■ **Page text**
++++++++++
Previous: Introduction to Version Control
In this lesson the focus will be on gaining an understanding of the basic aims and principles of Version Control by working with a plain text document using Git (GitKraken & GitHub).
Getting Started with Git using a GUI (Graphical User Interface)
Usually when programmers use Git for version control of their code, they use the command-line user interface, i.e. a terminal interface from a UNIX/Linux OS. However, there are several tools that enable the use of Git easily for novices using a Graphical User Interface (GUI), enabling a point-and-click interface. Two examples of GUIs are GitHub Desktop and GitKraken.
Although there are several advantages to using the command line version of Git in the long run, a GUI is a great place to start with learning about Version Control.
A Note on Terminology
One of the trickier aspects of using Git is the associated jargon (
repository
,add
,commit
,pull
,push
,remote
,detached head
). Some of the commands/terms are fairly self-explanatory, others less so, and in this workshop you will encounter both of these. Here is a glossary of associated terms, however it is best to pick up terminology while learning how to use GitHub.
Register for a GitHub Account
Since we are going to be using GitHub we will need to register for an account at GitHub if we don’t already have one.
Install GitKraken
Most of you should have already installed GitKraken. Open it, and sign in using the credentials you used to sign up for a GitHub account.
When connecting GitHub to GitKraken, make sure that the authorization is performed on either Chrome or Firefox and not on Internet explorer.
Once you sign in, GitKraken will take you to it’s welcome screen. At this point, you are ready to start working with a repository.
++++++++++
[Raw records]
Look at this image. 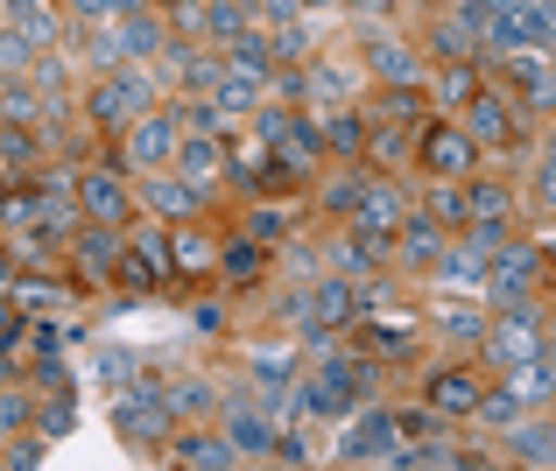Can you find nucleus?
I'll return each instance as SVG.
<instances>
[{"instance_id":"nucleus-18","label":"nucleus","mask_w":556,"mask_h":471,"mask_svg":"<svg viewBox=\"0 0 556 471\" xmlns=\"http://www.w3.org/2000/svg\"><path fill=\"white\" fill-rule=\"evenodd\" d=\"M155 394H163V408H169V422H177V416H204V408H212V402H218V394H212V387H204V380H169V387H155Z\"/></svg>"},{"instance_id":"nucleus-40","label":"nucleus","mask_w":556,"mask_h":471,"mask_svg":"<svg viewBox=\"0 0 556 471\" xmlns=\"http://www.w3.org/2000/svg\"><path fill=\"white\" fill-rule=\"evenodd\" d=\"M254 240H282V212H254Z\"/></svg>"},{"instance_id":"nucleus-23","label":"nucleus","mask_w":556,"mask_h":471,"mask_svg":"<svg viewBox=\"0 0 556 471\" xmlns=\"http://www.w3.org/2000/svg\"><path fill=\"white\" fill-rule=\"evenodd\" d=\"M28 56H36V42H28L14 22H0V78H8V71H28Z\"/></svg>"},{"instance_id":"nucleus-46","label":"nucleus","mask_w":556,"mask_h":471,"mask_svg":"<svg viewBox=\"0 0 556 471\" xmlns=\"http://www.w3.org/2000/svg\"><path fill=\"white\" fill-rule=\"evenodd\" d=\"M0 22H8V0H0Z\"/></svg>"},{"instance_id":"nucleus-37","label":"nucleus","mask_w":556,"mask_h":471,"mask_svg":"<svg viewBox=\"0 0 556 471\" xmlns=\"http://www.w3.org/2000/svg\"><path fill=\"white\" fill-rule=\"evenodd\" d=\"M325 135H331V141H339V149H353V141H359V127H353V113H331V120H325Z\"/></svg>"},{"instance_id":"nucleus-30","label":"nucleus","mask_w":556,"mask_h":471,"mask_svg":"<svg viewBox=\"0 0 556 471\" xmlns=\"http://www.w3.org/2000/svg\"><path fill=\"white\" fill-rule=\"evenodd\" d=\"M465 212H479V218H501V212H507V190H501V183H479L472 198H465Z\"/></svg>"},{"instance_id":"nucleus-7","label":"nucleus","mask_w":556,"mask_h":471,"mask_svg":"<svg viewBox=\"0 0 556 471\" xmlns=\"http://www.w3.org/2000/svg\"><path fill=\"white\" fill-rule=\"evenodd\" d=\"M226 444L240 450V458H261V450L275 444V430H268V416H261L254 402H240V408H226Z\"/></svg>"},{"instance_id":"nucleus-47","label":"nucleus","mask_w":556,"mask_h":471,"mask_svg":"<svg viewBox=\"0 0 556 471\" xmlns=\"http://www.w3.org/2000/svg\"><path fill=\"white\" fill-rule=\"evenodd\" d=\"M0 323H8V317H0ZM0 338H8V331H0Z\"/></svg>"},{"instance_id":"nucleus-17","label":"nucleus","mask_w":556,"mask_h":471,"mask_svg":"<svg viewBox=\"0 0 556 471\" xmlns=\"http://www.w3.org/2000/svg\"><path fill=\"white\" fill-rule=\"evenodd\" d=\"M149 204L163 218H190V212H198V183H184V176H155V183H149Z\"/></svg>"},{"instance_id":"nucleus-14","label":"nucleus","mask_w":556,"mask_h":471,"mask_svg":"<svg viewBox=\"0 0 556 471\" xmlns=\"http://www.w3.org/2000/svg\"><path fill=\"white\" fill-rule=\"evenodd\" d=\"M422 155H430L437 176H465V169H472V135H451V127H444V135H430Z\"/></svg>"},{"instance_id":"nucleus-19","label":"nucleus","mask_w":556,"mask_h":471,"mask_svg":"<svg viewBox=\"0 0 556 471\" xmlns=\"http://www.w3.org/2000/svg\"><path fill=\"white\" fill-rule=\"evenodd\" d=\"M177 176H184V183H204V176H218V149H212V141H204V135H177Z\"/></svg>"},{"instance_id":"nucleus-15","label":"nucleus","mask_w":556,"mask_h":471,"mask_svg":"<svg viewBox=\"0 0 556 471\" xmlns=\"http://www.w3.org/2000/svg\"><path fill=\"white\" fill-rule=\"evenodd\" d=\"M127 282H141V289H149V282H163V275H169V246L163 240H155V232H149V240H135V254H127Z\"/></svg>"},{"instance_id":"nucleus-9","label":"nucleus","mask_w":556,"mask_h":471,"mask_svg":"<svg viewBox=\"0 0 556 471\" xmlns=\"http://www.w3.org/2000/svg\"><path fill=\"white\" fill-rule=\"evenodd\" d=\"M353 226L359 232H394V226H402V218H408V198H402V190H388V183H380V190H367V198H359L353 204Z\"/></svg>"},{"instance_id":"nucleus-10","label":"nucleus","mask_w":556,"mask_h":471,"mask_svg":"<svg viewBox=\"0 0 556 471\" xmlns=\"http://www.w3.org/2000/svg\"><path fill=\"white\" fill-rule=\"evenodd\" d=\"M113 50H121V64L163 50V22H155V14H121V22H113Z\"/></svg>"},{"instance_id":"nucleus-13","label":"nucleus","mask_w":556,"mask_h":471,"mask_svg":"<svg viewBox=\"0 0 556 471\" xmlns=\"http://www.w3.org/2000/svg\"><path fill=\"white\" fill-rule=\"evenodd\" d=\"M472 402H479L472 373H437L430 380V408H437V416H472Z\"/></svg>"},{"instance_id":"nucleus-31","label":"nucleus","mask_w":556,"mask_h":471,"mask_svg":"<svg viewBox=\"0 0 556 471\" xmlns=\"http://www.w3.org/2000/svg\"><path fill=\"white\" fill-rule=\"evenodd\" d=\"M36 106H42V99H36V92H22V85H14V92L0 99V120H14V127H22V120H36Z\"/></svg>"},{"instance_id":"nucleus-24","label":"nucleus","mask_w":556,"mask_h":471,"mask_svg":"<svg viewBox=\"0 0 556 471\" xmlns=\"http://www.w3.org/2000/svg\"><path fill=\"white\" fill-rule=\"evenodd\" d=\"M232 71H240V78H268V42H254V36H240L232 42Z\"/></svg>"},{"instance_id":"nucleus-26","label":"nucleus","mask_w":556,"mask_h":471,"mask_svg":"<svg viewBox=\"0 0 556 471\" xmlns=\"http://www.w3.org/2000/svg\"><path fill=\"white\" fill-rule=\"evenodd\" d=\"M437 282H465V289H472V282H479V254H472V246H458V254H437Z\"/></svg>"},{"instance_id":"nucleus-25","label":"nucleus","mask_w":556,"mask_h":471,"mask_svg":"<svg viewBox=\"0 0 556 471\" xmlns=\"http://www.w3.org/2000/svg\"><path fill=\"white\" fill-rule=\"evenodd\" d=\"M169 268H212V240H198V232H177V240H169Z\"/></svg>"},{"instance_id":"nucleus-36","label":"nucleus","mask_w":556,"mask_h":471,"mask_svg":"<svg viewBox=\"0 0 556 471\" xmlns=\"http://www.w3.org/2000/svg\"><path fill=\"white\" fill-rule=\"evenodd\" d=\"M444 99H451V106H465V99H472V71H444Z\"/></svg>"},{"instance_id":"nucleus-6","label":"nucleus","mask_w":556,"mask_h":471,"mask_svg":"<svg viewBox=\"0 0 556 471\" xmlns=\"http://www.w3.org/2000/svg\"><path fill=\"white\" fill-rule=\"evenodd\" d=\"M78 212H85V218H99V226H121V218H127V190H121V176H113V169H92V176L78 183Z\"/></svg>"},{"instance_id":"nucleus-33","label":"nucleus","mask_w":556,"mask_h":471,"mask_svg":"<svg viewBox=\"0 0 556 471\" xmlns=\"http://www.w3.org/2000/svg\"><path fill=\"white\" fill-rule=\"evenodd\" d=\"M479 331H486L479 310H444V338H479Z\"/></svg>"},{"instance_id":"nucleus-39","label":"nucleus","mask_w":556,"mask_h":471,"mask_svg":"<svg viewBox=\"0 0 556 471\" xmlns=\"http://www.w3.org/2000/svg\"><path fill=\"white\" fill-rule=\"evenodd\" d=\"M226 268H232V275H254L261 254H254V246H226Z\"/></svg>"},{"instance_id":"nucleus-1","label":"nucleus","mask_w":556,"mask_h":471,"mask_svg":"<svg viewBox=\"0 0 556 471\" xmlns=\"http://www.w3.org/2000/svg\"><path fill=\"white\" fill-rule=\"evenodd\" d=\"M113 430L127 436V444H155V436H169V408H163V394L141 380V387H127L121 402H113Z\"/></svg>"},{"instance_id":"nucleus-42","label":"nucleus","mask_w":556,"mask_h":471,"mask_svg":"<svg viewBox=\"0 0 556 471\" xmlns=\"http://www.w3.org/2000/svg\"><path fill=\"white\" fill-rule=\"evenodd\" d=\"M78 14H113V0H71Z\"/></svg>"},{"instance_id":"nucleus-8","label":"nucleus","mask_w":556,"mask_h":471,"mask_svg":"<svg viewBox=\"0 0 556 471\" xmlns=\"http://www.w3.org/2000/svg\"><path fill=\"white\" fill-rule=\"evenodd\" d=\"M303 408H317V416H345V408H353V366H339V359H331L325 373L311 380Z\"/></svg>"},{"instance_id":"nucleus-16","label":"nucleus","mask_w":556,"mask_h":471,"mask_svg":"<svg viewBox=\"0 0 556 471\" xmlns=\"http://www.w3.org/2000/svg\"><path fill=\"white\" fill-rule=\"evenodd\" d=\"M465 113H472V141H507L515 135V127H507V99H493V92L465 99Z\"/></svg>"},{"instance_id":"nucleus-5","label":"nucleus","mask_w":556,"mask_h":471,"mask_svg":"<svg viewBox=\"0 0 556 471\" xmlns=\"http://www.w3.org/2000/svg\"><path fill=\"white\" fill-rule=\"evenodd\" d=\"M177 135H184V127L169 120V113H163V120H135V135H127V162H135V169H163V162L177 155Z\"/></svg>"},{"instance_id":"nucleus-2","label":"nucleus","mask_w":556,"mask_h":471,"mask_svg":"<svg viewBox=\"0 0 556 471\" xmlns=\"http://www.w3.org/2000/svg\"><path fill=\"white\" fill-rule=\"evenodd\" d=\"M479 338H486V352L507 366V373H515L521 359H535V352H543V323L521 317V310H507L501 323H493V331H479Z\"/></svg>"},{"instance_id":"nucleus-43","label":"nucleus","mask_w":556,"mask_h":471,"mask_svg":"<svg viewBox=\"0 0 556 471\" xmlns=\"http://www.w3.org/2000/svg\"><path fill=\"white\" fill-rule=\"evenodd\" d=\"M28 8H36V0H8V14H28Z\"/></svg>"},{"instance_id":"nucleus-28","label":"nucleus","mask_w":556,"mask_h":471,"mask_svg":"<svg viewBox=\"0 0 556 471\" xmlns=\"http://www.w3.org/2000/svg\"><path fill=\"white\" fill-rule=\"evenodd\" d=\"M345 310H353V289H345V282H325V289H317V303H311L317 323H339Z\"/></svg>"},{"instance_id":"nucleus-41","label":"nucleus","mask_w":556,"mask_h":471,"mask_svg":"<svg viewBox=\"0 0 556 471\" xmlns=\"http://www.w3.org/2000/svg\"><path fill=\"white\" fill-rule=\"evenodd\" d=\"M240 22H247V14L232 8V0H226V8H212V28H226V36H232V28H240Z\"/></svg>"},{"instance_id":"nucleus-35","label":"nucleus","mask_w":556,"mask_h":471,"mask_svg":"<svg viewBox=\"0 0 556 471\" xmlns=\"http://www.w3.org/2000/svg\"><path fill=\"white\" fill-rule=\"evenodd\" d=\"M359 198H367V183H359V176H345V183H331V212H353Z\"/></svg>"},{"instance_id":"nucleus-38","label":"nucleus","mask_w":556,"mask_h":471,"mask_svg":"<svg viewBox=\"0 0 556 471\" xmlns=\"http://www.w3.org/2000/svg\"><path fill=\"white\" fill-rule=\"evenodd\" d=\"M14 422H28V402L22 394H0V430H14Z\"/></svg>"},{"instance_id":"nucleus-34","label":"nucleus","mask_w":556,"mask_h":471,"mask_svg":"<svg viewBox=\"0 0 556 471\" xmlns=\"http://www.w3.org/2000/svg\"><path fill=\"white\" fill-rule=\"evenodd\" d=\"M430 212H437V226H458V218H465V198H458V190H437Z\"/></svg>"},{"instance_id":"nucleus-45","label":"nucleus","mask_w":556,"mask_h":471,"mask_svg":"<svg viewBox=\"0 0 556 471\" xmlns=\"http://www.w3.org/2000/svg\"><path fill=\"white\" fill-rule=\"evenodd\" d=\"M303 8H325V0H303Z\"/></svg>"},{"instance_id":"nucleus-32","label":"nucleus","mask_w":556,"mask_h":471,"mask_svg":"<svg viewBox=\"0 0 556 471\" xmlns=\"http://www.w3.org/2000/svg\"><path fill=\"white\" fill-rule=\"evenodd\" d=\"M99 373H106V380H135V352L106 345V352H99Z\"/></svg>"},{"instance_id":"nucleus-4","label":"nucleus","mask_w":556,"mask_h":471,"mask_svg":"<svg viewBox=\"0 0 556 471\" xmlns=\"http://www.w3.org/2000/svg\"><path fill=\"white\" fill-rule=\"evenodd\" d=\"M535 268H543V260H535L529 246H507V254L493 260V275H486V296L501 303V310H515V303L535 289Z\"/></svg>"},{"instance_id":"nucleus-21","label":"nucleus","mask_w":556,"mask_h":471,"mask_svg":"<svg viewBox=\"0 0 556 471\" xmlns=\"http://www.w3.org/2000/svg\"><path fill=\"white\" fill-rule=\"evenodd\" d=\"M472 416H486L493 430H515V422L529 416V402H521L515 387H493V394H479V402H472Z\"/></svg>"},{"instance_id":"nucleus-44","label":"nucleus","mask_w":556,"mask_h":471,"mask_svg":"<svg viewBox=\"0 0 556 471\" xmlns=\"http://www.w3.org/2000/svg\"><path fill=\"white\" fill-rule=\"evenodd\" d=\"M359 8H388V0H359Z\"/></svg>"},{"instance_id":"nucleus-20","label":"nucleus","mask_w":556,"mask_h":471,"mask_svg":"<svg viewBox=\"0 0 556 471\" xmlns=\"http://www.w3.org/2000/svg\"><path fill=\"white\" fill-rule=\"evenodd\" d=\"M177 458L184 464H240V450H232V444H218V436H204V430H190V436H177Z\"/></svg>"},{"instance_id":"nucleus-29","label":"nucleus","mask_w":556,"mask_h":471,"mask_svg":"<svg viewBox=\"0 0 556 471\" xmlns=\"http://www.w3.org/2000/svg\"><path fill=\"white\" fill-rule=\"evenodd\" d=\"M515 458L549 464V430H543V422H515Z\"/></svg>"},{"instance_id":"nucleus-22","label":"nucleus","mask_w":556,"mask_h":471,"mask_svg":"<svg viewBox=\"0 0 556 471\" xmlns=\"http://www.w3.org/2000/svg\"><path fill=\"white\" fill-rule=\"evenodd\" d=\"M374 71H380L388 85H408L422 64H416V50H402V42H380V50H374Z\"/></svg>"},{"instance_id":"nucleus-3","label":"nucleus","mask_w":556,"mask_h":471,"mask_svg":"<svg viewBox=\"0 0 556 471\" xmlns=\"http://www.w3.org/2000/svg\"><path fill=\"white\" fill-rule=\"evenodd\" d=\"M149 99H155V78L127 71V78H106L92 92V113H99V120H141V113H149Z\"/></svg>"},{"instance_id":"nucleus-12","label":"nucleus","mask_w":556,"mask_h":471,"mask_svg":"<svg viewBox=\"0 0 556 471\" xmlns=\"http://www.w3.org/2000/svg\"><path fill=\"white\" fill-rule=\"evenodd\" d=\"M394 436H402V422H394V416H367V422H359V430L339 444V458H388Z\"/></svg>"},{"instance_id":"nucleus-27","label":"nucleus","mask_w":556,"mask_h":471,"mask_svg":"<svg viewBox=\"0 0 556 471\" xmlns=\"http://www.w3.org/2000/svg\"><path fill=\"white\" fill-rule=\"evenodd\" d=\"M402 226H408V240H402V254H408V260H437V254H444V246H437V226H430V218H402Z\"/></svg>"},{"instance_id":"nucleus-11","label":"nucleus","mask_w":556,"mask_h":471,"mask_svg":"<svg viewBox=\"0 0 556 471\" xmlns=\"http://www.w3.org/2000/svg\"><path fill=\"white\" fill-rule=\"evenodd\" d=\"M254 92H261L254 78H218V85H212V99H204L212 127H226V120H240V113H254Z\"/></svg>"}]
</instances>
++++++++++
■ **Exercise requirements**
a – Which two GUIs does the Git lesson name as examples?
b – Write out the part of the Git lesson that opens with the words containing "A Note on Terminology" and closes with "a GitHub account.".

■ **Results of the exercise**
a – GitHub Desktop and GitKraken.

b –
A Note on Terminology
One of the trickier aspects of using Git is the associated jargon (
repository
,add
,commit
,pull
,push
,remote
,detached head
). Some of the commands/terms are fairly self-explanatory, others less so, and in this workshop you will encounter both of these. Here is a glossary of associated terms, however it is best to pick up terminology while learning how to use GitHub.
Register for a GitHub Account
Since we are going to be using GitHub we will need to register for an account at GitHub if we don’t already have one.
Install GitKraken
Most of you should have already installed GitKraken. Open it, and sign in using the credentials you used to sign up for a GitHub account.